Si la Cour de cassation a eu l’occasion de juger, il y a relativement longtemps, qu’un entretien téléphonique ne saurait remplacer l’entretien préalable prévu par le code du travail (Cass.soc., 14 novembre 1991, n° 90-44.195), semblant ainsi privilégier la tenue d’un entretien physique, elle n’a en revanche jamais statué sur la question de la validité du recours à la visioconférence.

Seuls quelques juges du fond se sont prononcés sur cette question sans parvenir à un consensus. Certains semblent admettre le recours à ce procédé mais ont toutefois jugé l’entretien préalable irrégulier estimant, soit que l’employeur ne démontrait ni la force majeure, ni l’accord du salarié permettant le recours à la visioconférence, soit que la technique utilisée ne permettait pas de s’assurer avec certitude de l’identité des personnes qui y assistent.

Un texte de 1973

D’autres semblent en revanche exclure le recours à la visioconférence dans le cadre de l’entretien préalable aux motifs que le code du travail ne prévoirait pas une telle possibilité, pas plus qu’il ne permettrait de déroger à la tenue d’un entretien physique.

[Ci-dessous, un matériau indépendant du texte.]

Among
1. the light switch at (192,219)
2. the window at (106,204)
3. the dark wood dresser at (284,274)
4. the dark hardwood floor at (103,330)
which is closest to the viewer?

Le recours à la visioconférence en matière d’entretien préalable est donc loin de faire l’unanimité en jurisprudence. Le risque juridique est toutefois limité, s’agissant des salariés non protégés, à une irrégularité de procédure sanctionnée par des dommages-intérêts d’un montant maximum d’un mois de salaire (article L.1235-2 du code du travail).

Un des arguments qui milite contre le recours à ce procédé, est textuel. Il est fondé sur l’article R.1232-1 du code du travail qui prévoit que la convocation à entretien préalable « précise […] le lieu de cet entretien ». Si cette référence au « lieu » suggère la nécessité d’une rencontre physique entre l’employeur et le salarié, il convient de rappeler que ce texte est issu du décret n° 73-1048 du 15 novembre 1973, époque où la visioconférence n’existait pas.

Cependant, le juge, chargé de l’application des textes, peut adopter une démarche pragmatique. C’est d’ailleurs ce qu’il a fait concernant le recours à la visioconférence pour les réunions du comité d’entreprise ce, bien avant qu’il ne soit prévu par le code du travail (cf. notamment CE, 9 septembre 2010, n° 327250 ; Cass.soc., 26 octobre 2011, n° 10-20.918, tandis que le recours à ce procédé n’a été envisagé par le législateur qu’avec la loi Rebsamen du 17 août 2015 - cf. loi n° 2015 – 994, article 17).

La prudence reste de mise

Aussi, compte tenu des circonstances exceptionnelles auxquelles nous sommes actuellement confrontés, le juge devrait pouvoir justifier le recours à la visioconférence dans le cadre de l’entretien préalable, afin de ne pas restreindre de manière disproportionnée le pouvoir de direction de l’employeur.

Néanmoins, en l’absence de jurisprudence unanime sur ce sujet, la prudence reste de mise. Pour les employeurs qui souhaiteraient, en raison des circonstances exceptionnelles actuelles, avoir recours à ce procédé, il serait préférable de : recueillir tout d’abord l’accord exprès du salarié concernant le recours à la visioconférence ; et de prévoir l’utilisation d’un dispositif permettant d’identifier avec certitude les personnes participant à l’entretien préalable.

Enfin, s’agissant de la question de l’assistance du salarié lors de l’entretien préalable, celle-ci ne devrait pas poser de difficulté particulière puisque « l’assistant » du salarié devrait, tout comme le salarié concerné, pouvoir participer à l’entretien en se connectant à la visioconférence à distance, qu’il appartienne ou non au personnel de l’entreprise.